Document passage below:

The 2010 NBA draft is over, and free agency is just around the corner. Teams may contact free agents starting July 1. This is the most hyped free agent class in the league's history, and the potential exsists that the league will look vastly different in a period of a few weeks.
The King's New Castle
LeBron James is the crown jewel of the 2010 free agent class. Everyone with cap room has to pitch him an offer. Recently, I wrote that I believed LeBron will either stay in Cleveland or end up in New York. I still stand by that; however, Chicago is seeming more and more likely. A lot of people have said that Chicago is now the front runner in the chase for James. Until James himself says where he wants to go, his future destination will be a topic of debate and speculation.
So much has been written about where LeBron will land. While it is an interesting topic, the real story will be how his new (or current) team builds around him. Unless he goes to Chicago with Chris Bosh or Miami with Bosh to join Dwayne Wade, James will not immediately be on a favorite to win it all. New York, New Jersey, the Los Angeles Clippers, and Cleveland are all multiple players away from winning a championship.
Fans of whatever team that gets LeBron will understandably be ecstatic, but just because a team has him does not guarantee a ring (ask Cleveland). This isn't a knock on James. Championships are won by teams. The question is, how good of a team will LeBron play for?
Has there ever been a better "second best free agent" than Dwayne Wade? His Finals performance in 2006 was brilliant. He proved that he can be the best player on a title team. Of the top three free agents, it looks as if Wade is the most likely to stay put.

End of Document passage.
Exercise data below:

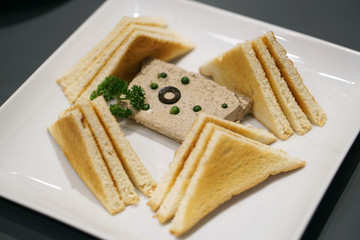 Homemade chicken liver pate with cognac and fresh green peppercorns, Served with crispy toasts.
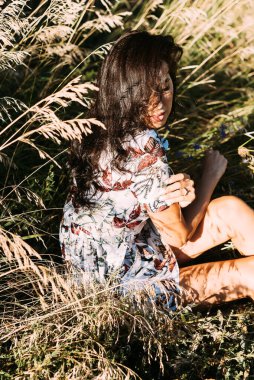 Zarif bir yaz elbisesi içinde genç ve güzel bir esmer ve güneş ışınlarında hasır şapkalı doğa yürüyüşünde.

End of Exercise data.

Using the information:
1: Render this sentence from the 2010 NBA free agency piece in Spanish: "Teams may contact free agents starting July 1."
2: Pick up the 2010 NBA free agency piece after its last sentence and carry it forward.
The listing has nothing to do with the piece on 2010 NBA free agency.

Activity answers:
1: Los equipos pueden contactar a los agentes libres a partir del 1 de julio.

2:
LeBron James can have the biggest impact on a team's regular season record. If Cleveland replaced him with any other guy in the league, they would not win 60 games. Miami's mediocrity since winning a championship shows that Wade cannot instantly make a team a contender. He is more like Kobe Bryant in that he can take over in crunch time and excel as the primary scoring option.
If Wade stays put, I really hope Miami can build a great team around him because the post season is more fun when Wade and the Heat are legitimate contenders. Miami has so much cap room that they should be able to have a significantly improved team.
The Russian Billionaire
The New Jersey Nets' new majority owner, Mikhail Prokhorov, is one of the most intriguing men in the NBA. He's a billionaire who made his fortune in post-communist Russia and does not use a computer. He is also a charismatic playboy who enjoys parties but claims to have never tasted vodka. Oh yeah, he also promised a championship in New Jersey in a maximum of five years.
The Nets are in running for LeBron James, and while I doubt they will sign him, I also would not rule it out. Prokhorov strikes me as someone who shouldn't be bet against. However, if the Nets fail to land LeBron, I would be surprised to see them overpay for second tier guys. Prokhorov has succeeded in business, loves basketball, and is extremely intelligent. I think he will be able to mange the salary cap and build a competitive team in the next few years.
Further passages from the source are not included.